Studying syllables in South African Sign LanguageDate Released: Tue, 17 May 2016 22:56 +0200
On 10 May 2016, Rhodes Linguistics kicked off a series of academic seminars in honour of Disability Week with a look at syllables in the phonology of South African Sign Language (SASL), presented by Master’s student Mikhaela Köhlo. If you’re wondering how sign languages can have phonology, the answer is that sign language phonology refers to the rules that govern how different handshapes, locations on the body, movements, hand orientations and facial expressions are combined in signs. Each sign is made up of movements between different locations or holds, and each of these movements and the holds on either side of it forms a syllable. Ms Köhlo’s research identifies constraints that govern what handshapes and locations can occur at the ends, or codas, of these syllables.
Coda constraints are common in spoken languages: German, for example, only allows certain sounds to occur in coda position in syllables. However, Ms Köhlo’s study is the first to describe coda constraints in SASL. Most formal sign language research has come from the sign languages of Western countries, such as American Sign Language. SASL, by contrast, has only been described or studied by a few formal linguists. By examining syllables in a sign language, Ms Köhlo’s research contributes to knowledge about syllables in general. She has also set up the study in such a way that in future, it can be replicated to look at other sign languages and compare them with SASL, strengthening our understanding of sign languages in general.
It is well-known that syllables in spoken languages need to have a vowel at their centre, or nucleus. The sign language linguists Sandler and Lillo-Martin show that in the same way, sign language syllables need to include a movement: even seemingly stationary signs such as the sign for WHO in SASL, which occurs at the chin, will have finger wiggling as some form of movement.

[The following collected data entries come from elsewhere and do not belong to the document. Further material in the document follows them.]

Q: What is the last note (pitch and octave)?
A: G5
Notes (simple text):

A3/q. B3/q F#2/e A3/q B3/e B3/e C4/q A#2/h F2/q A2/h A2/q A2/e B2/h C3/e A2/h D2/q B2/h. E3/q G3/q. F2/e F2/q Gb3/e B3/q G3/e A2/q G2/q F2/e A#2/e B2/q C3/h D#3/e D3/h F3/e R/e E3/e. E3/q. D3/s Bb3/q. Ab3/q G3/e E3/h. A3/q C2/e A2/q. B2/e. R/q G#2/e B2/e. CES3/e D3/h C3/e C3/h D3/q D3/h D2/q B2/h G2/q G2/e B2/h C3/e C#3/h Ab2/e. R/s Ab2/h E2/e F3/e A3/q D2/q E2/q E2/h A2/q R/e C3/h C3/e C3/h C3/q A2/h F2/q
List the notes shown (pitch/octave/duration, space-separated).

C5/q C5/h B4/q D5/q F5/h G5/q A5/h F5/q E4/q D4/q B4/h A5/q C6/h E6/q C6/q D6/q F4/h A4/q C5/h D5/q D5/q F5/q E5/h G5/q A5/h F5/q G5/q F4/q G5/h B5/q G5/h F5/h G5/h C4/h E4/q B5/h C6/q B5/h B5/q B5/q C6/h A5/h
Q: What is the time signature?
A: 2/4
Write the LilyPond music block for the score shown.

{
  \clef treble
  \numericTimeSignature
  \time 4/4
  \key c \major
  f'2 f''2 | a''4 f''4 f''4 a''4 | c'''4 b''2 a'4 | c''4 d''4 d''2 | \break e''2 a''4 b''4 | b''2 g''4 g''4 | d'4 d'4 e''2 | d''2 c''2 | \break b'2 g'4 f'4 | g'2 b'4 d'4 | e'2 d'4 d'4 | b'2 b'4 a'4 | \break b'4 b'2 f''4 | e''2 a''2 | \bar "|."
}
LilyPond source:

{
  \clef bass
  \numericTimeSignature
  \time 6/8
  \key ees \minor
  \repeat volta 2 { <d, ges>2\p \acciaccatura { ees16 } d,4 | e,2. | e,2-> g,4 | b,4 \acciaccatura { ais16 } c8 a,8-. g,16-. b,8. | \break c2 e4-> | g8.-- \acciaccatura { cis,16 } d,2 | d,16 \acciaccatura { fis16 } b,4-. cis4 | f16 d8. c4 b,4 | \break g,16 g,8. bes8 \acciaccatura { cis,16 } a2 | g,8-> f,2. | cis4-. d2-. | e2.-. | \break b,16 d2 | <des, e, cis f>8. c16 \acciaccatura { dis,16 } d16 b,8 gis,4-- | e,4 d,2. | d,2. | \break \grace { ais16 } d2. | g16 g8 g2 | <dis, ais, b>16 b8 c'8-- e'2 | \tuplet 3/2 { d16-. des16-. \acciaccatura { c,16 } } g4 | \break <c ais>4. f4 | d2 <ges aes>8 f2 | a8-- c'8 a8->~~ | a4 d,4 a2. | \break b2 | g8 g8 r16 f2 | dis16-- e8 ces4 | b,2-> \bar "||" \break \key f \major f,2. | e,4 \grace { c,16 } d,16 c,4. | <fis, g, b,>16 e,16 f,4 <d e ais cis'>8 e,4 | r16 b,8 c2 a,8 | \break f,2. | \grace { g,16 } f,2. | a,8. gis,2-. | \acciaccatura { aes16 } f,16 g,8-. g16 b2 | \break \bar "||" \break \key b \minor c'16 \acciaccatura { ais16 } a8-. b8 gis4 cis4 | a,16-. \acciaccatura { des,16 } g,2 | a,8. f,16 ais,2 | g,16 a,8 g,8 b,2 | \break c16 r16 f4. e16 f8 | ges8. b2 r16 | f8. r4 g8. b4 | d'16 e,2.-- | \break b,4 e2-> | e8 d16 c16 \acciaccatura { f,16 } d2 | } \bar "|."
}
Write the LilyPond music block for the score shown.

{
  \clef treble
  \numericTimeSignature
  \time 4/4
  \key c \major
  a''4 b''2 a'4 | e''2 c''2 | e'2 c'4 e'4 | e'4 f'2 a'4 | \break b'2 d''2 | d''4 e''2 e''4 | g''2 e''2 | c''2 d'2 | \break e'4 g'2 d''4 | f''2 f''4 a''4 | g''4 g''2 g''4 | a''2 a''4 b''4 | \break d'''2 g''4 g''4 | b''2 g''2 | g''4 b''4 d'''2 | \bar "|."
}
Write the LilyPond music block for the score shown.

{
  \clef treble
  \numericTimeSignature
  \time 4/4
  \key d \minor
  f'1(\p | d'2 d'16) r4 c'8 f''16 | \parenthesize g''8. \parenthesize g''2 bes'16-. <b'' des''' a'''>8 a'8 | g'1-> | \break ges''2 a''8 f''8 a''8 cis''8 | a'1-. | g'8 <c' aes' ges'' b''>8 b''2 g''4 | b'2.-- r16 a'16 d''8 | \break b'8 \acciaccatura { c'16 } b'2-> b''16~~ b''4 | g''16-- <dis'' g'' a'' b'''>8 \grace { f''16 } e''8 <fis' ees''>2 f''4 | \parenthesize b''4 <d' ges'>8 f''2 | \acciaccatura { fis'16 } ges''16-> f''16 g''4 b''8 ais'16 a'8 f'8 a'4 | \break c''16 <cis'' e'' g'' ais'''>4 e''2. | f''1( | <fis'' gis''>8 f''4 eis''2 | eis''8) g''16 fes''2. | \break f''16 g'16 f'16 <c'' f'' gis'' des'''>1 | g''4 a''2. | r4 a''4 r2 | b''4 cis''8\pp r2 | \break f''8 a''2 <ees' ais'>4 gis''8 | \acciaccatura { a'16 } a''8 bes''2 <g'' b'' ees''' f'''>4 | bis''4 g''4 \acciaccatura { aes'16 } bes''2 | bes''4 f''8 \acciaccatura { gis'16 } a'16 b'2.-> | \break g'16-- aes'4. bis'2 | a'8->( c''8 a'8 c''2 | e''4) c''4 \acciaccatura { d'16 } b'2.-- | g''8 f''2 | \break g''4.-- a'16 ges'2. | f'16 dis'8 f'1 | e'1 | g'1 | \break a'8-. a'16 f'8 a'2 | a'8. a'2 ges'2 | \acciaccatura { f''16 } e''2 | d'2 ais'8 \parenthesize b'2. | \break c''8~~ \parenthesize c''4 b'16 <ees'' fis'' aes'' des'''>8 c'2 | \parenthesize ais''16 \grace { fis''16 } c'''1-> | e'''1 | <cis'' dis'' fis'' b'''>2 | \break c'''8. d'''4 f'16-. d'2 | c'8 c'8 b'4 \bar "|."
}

Just as movements in sign languages are similar to vowels in spoken languages, so holds or locations are similar to consonants. However, because signs are visual, they are unlike sounds in spoken language in that while sounds are strung together in a sequence to make words, in sign languages handshapes and locations occur simultaneously. This means that handshapes and locations are two types of feature to which coda constraints can apply.
Ms Köhlo analysed signs from a video dictionary including 175 basic SASL words. From this dictionary, she created a database showing what locations and codas occurred at the beginnings (onsets) and ends (codas) of syllables. She did this using a model for describing signs called the Prosodic Model, developed by a sign language linguist named Brentari. She used her database to identify patterns in the onsets and codas of syllables, and then examined these patterns to find out what possible rules might exist to dictate what features could appear at the syllable codas. Since she, as a hearing researcher, is not a first-language signer, she asked two first-language signers of SASL to check her conclusions.
The findings of Ms Köhlo’s research suggest that certain combinations of features at syllable onsets and codas may be prohibited. There seems to be a preference for signs to have the same location and handshape features in the onset and coda of the same syllable. Where the handshape at the coda is different to the onset, the handshape at the coda will be a member of a small class of what are known as unmarked handshapes. These are the same set of simple handshapes that are used by the non-dominant hand in two-handed signs. Where the hand’s location in the syllable coda differs from the location in the onset, there is a preference for the coda to be closer to the centre of the signer's body. This could happen because the centre of the body is less marked, or because it is easier to see locations that are closer to the centre of the signer’s body. The existence of these rules shows that that SASL has a rich phonological structure which needs to be researched in much more detail.